Orang yang berorientasi akhirat selalu berpikir jangka panjang. Implikasinya, dia akan berusaha secara optimal dalam setiap kegiatannya. Dia berusaha untuk tidak berbuat kesalahan sekecil pun karena akan menurunkan tingkat kepercayaan kepada dirinya. Kalau terlanjur berbuat salah, dia akan memperbaikinya. Dia akan bekerja dengan jujur, amanah dan profesional. Orang yang profesional dan dapat dipercaya dalam bidang apa pun akan mendapatkan penghargaan berupa karir yang baik – bila dia bekerja, dan bisnis berkembang serta rejeki berlimpah bila sebagai pengusaha. Sebaliknya bila orang berorientasi dunia cenderung menghalalkan segala cara, yang penting dapat uang.
Bila kita ingin kaya penuh berkah, mau tidak mau, suka tidak suka, jadikan akhirat sebagai tujuan akhir.

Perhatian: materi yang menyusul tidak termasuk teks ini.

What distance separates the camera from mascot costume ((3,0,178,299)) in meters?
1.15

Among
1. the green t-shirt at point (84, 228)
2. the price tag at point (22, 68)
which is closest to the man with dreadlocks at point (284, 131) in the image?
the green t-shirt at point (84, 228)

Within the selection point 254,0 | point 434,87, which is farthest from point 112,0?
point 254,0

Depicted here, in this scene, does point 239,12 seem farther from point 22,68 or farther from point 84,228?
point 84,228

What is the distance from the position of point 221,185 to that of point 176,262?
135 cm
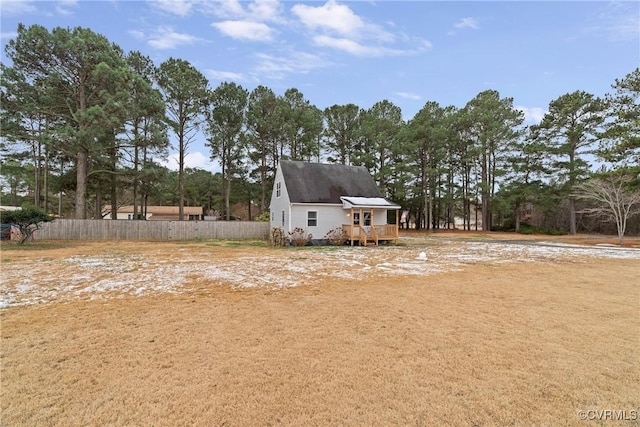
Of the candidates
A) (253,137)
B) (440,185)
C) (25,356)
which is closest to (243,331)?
(25,356)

Sebab dengan niat itu kita akan berusaha mendekatkan diri kepada Allah sehingga Dia akan memudahkan urusan dunia – akhirat. Itulah salah satu rahasia hidup berkelimpahan. Hal ini juga sesuai dengan tujuan Allah menciptakan jin dan manusia yaitu untuk beribadah.
Masalahnya tidak semua orang menyadari hal ini dan menganggap urusan ibadah hanyalah urusan pahala yang hanya ada di akhirat nanti. Selain itu, kebanyakan orang selalu mengharap hasil, sebelum melakukan sesuatu atau sebelum jelas keuntungan (materinya). Ini adalah budaya pamrih. Ironisnya, budaya ini secara terus menerus telah diajarkan oleh nenek moyang sampai pada ibu bapak kita kepada anak-anaknya. Sadar atau tidak, orang tua kita sering mengatakan seperti ini, “Belajar yang baik, nanti kalau naik kelas dibelikan sepatu baru”, “Shalat yang rajin, biar nanti tidak masuk neraka”, “Jangan menangis, nanti ibu belikan mainan”, dan sebagainya. Akibatnya, ketika anak tumbuh dewasa, ia menjadi seorang yang selalu pamrih, yang seringkali bertindak pragmatis, jangka pendek. Jika secara jangka pendek tidak menguntungkan, maka pekerjaan, bisnis atau hubungan apa pun dengan orang lain sulit dilakukan.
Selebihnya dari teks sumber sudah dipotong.